Representation of Cultural Trauma: The Museification of the Holocaust



Representation of Cultural Trauma: The Museification of the Holocaust // Logos. 2017. № 5 (120). P. 87-114.
ISSN 0869-5377
РИНЦ: https://elibrary.ru/item.asp?id=29772543

Posted on site: 25.12.17

 


Abstract

The article analyzes the problem of the representation of one of the greatest cultural traumas of the twentieth century — the Holocaust — in various Jewish museums (Washington, Berlin, Moscow). Although they are united by the important social function of perpetuation and edification, each museum has its own context and creates its own form of representation and rhetoric, as well as the measure of memory performance about the events of Jewish history. The concepts and exhibitions of these museums are embedded in a context of general social debate about the trauma, its principal expressibility, mediatization and visualization. The research field of trauma contains an internal contradiction. On the one hand, the field employs the psychoanalytic idea of the inexpressible injury (Theodor Adorno, Jean-François Lyotard, Shoshana Felman, Dori Laub, Cathy Caruth et al.), while, on the other hand, subscribing to the concept of its globalization and mediatization (Wulf Kansteiner, Ann Kaplan, Jeffrey Aleksander, Andreas Huyssen).
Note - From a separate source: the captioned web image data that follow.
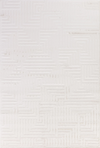 Sculpted Labyrinth Rug | Cream Cream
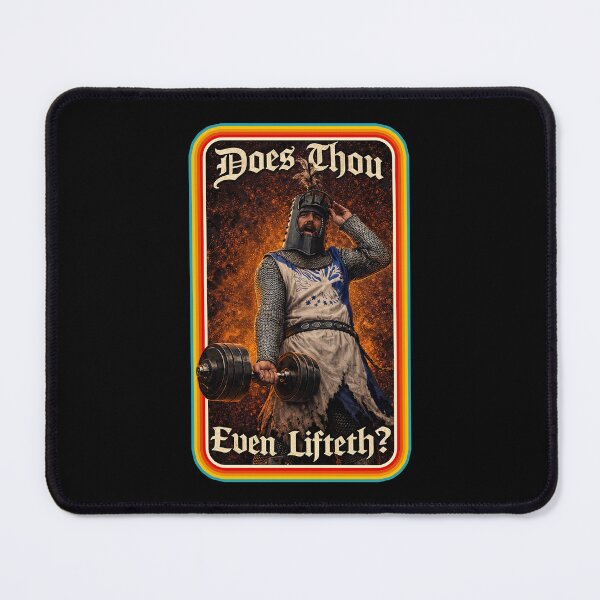 Item preview, Does Thou Even Lifteth - Holy Grail Gym designed and sold by keytee.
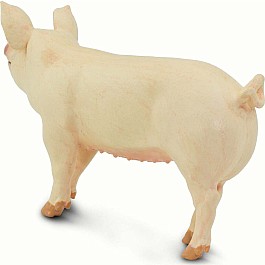 Large White Pig Toy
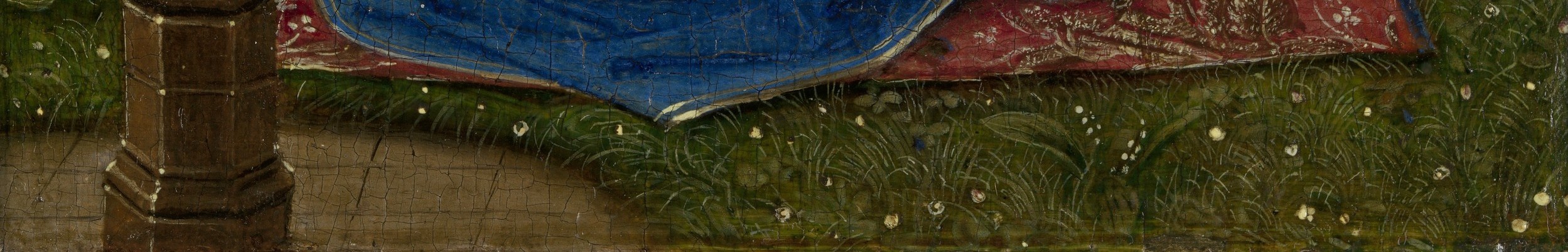 Van Eyck signed his name and date on the original frame in 1439.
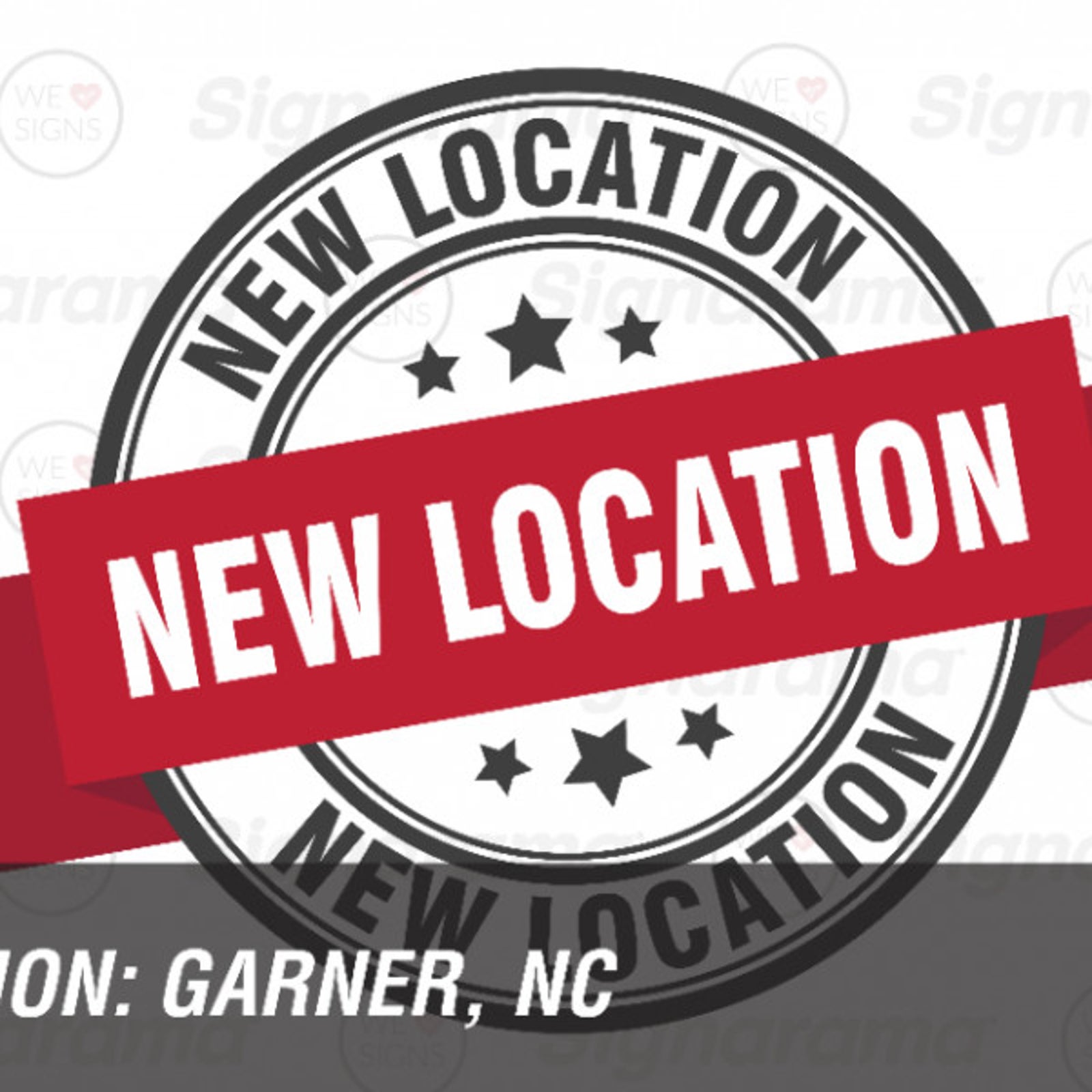 Signarama® Announces New Facility in Garner,  Grand Opening Celebration on October 21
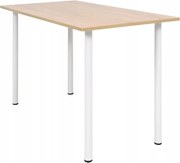 Étkezőasztal 120 x 60 x 73 cm, tölgy és fehér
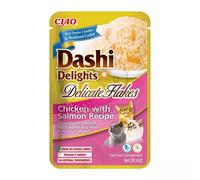 INABA Cat Dashi Delights Delicate Flakes Pollo e salmone 40g
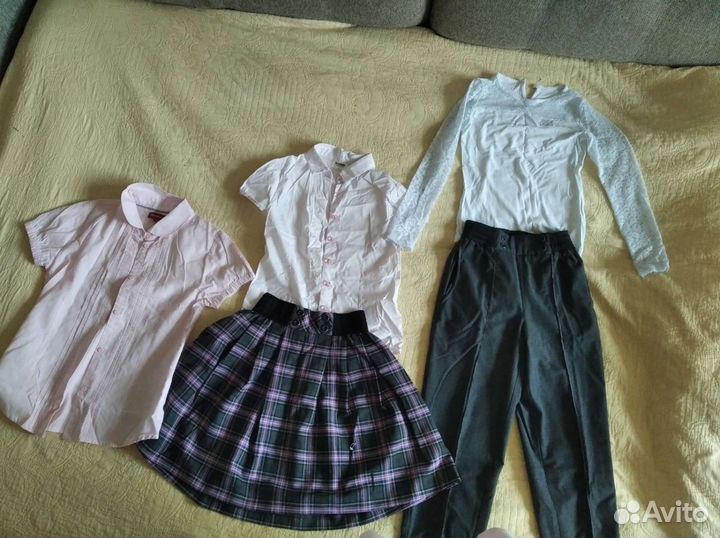 Комплект школьной формы для девочки 2-3 класс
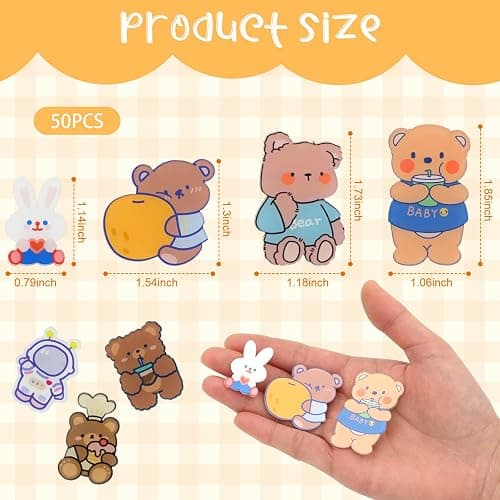 Cute Pins for Backpacks,50 Pcs Kawaii Acrylic Pins, Aesthetic for Girl's Bags,Hoodies,Hats,Jackets Decorative Clothing Bags Jackets Hat Backpacks Bag Accessories thumbnail 3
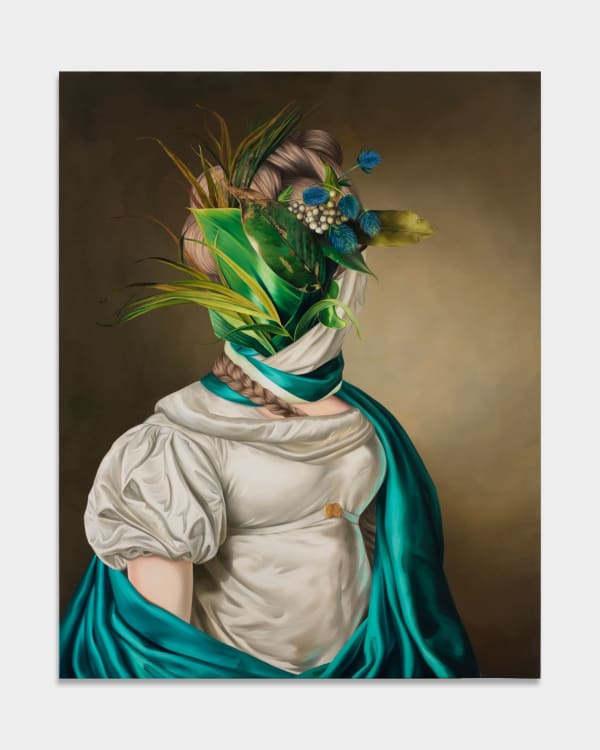 Ewa Juszkiewicz, Portrait of a lady (after Christoffer Wilhelm Eckersberg), 2020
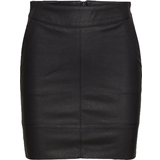 Dam - Polyuretan Kjolar Only Leather Look Skirt - Black
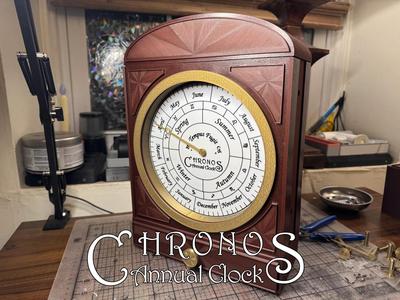CHRONOS Annual Clock – IoT Circular Calendar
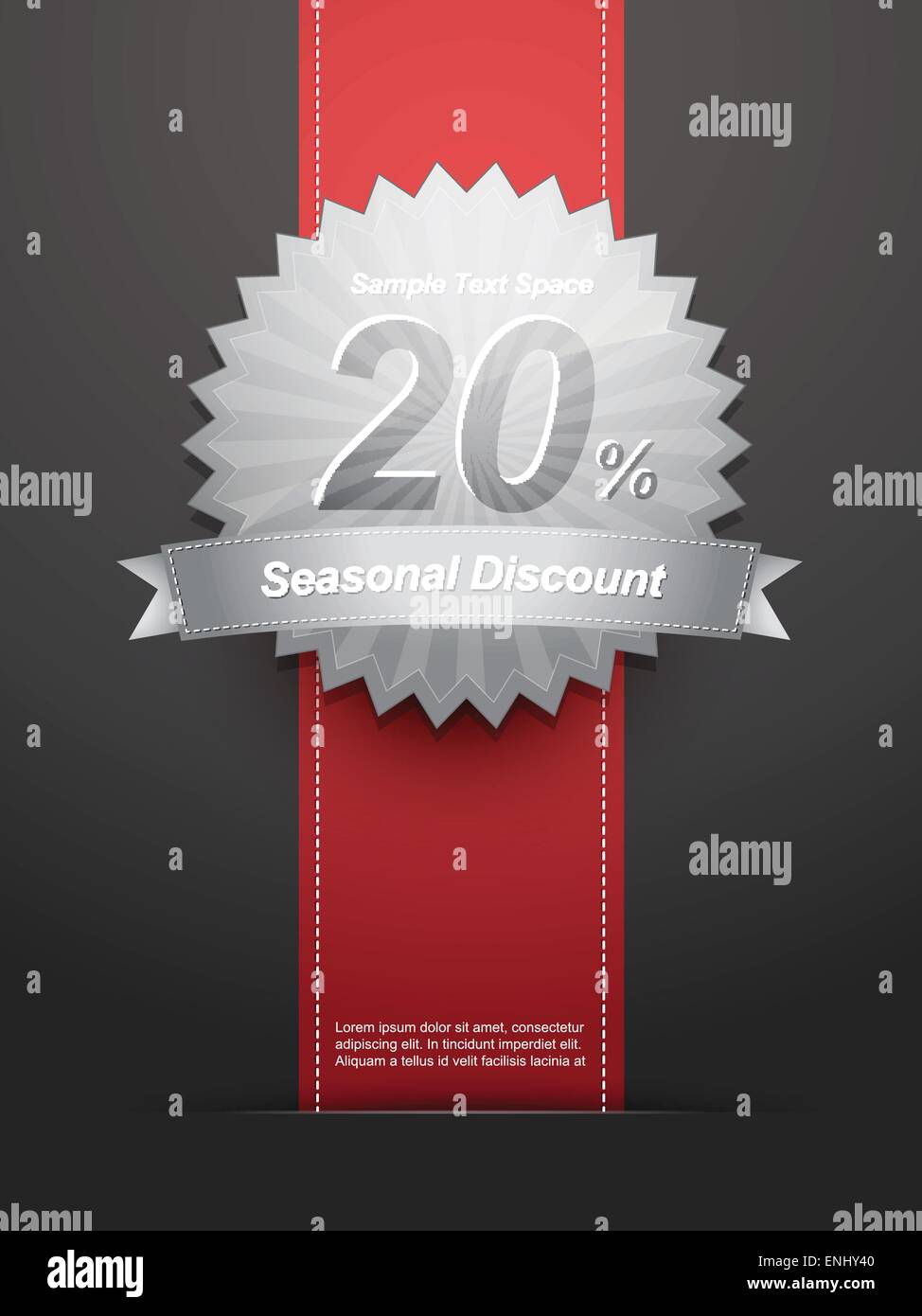 Rabatt Sale Etikett Vektorgrafik Stock Vektor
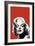 Red Lips Marilyn in Red-Chris Consani-Framed Art Print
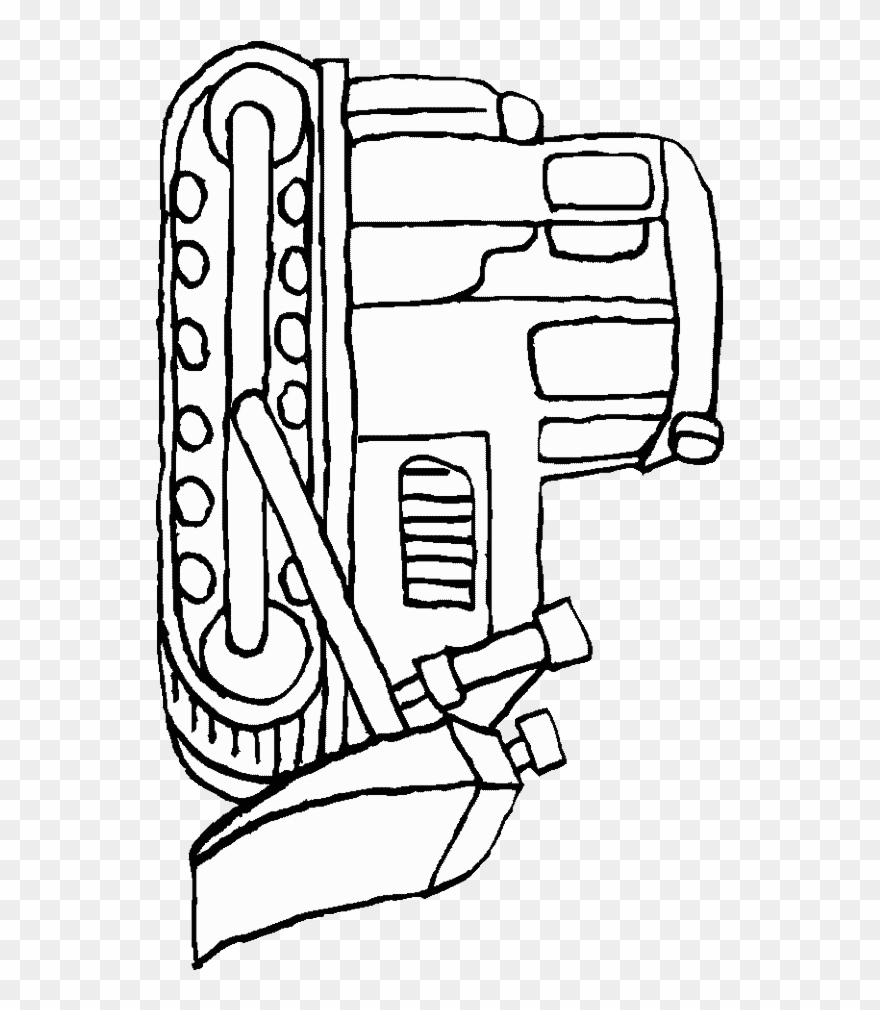 Construction Truck Coloring Pages 41 - Kleurplaat Bulldozer Clipart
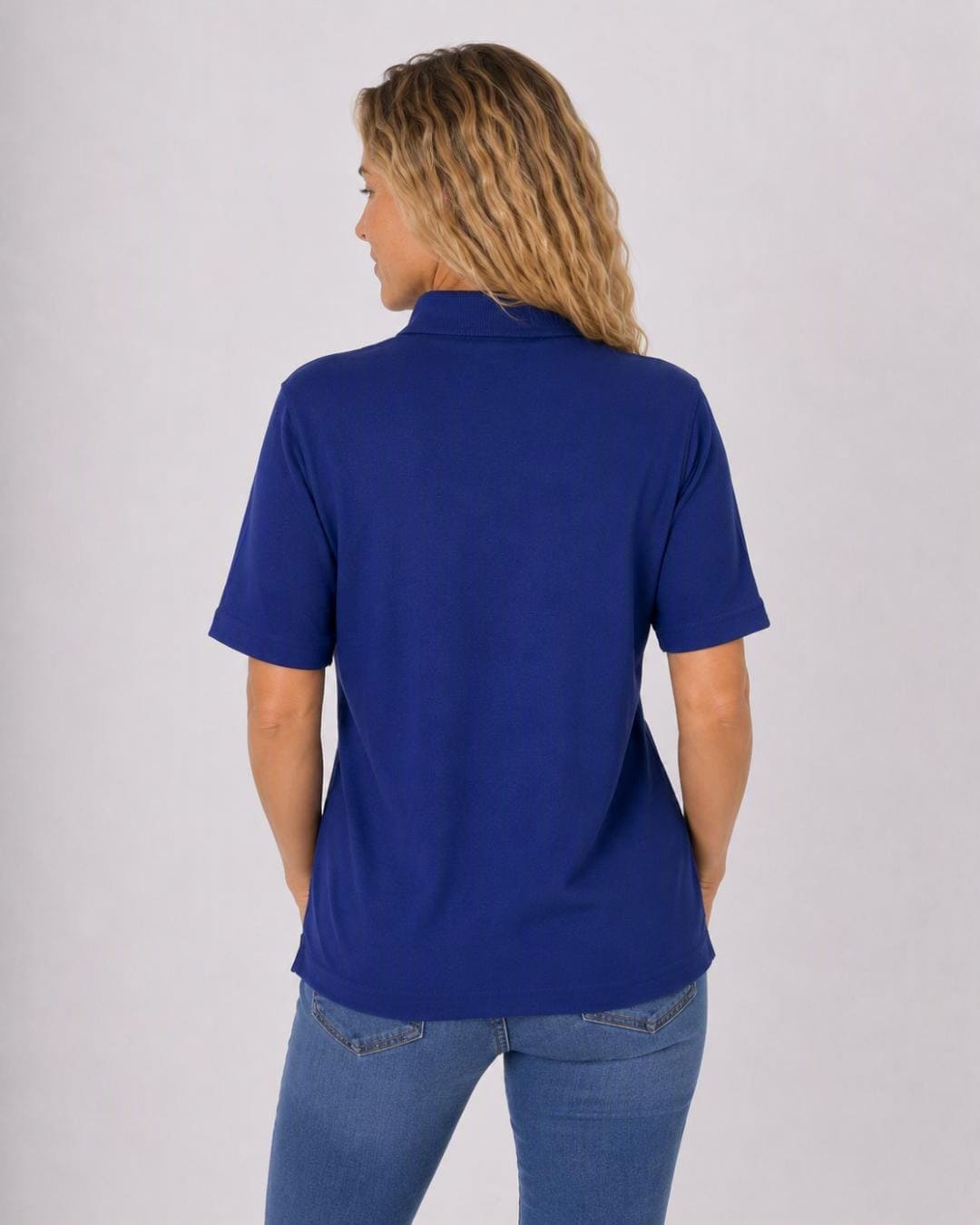Back of ST805 Womens - Navy Blue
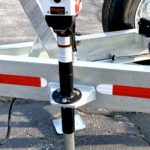 Power Tongue Jack on a boat trailer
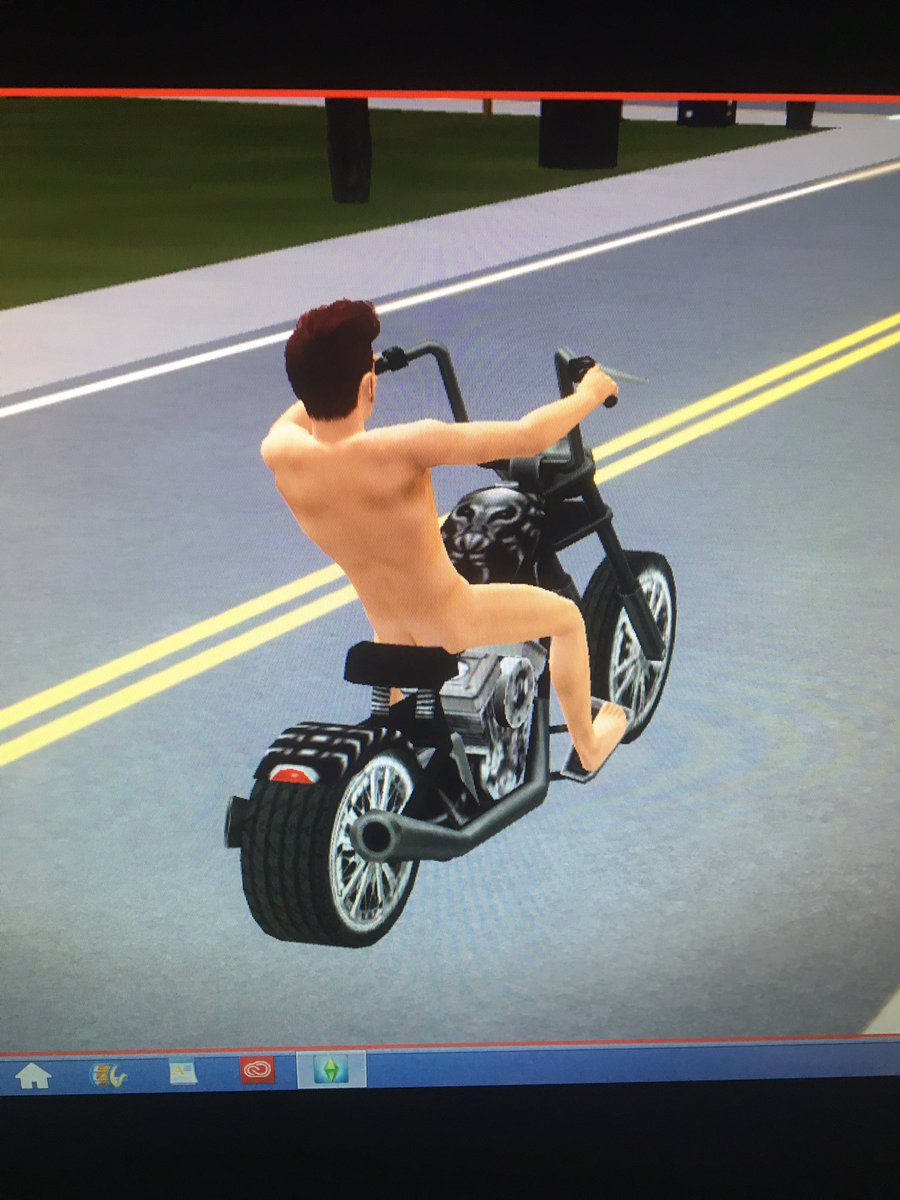Sibling_Simmers's tweet photo. @Sibling_Simmers Streaker style on the motorcycle. Naturally. Gotta love the sims 3!😂😂😂😂 https://t.co/521dsIow3w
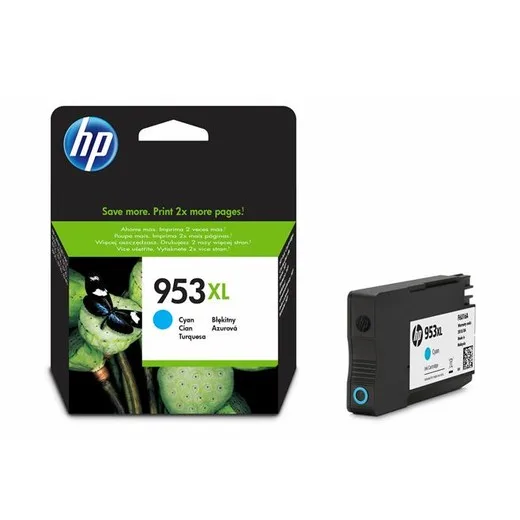 F6U16AE náplň do tlačiarní OfficeJet Pro 8210, 8700 séria, HP 953XL, modrá, 1,6k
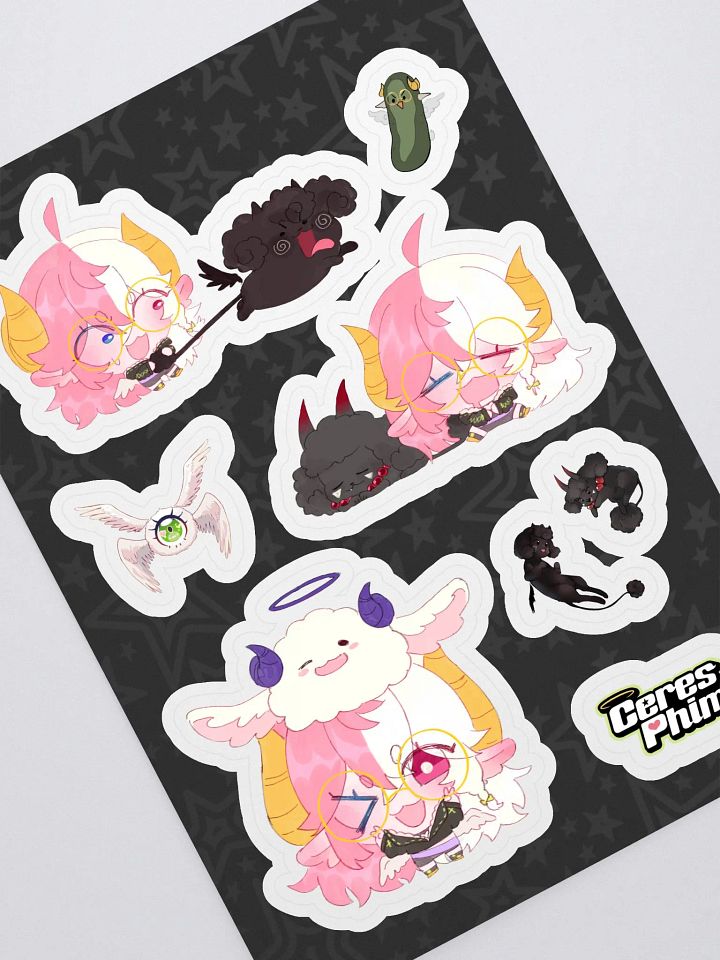 Mascot Collection Sticker Sheet product image (1)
The discourse about the Holocaust is globalized, but the memory of the Holocaust victims is functioning glocally, taking into account the specific local context of traumatic events. Consequently, the museification of the Holocaust generates a diverse field of aesthetic representations. The article stresses the peculiarity of these museums, such as their focus on sensual work with the past, their call for the exchange of experiences and emotions in addition to rational knowledge, their invitation to identify with the experience. In comparison to museums, it becomes evident that modern museum exhibitions and performances variably provoke the visitor to identify with the collective subject of history through a simulated experience of the suffering of others. This is impossible without emotions, sympathy and working memory. However, the therapeutically simulated traumatization through acquaintance with the phenomenon of the Holocaust is not justified in any socio-political and cultural context.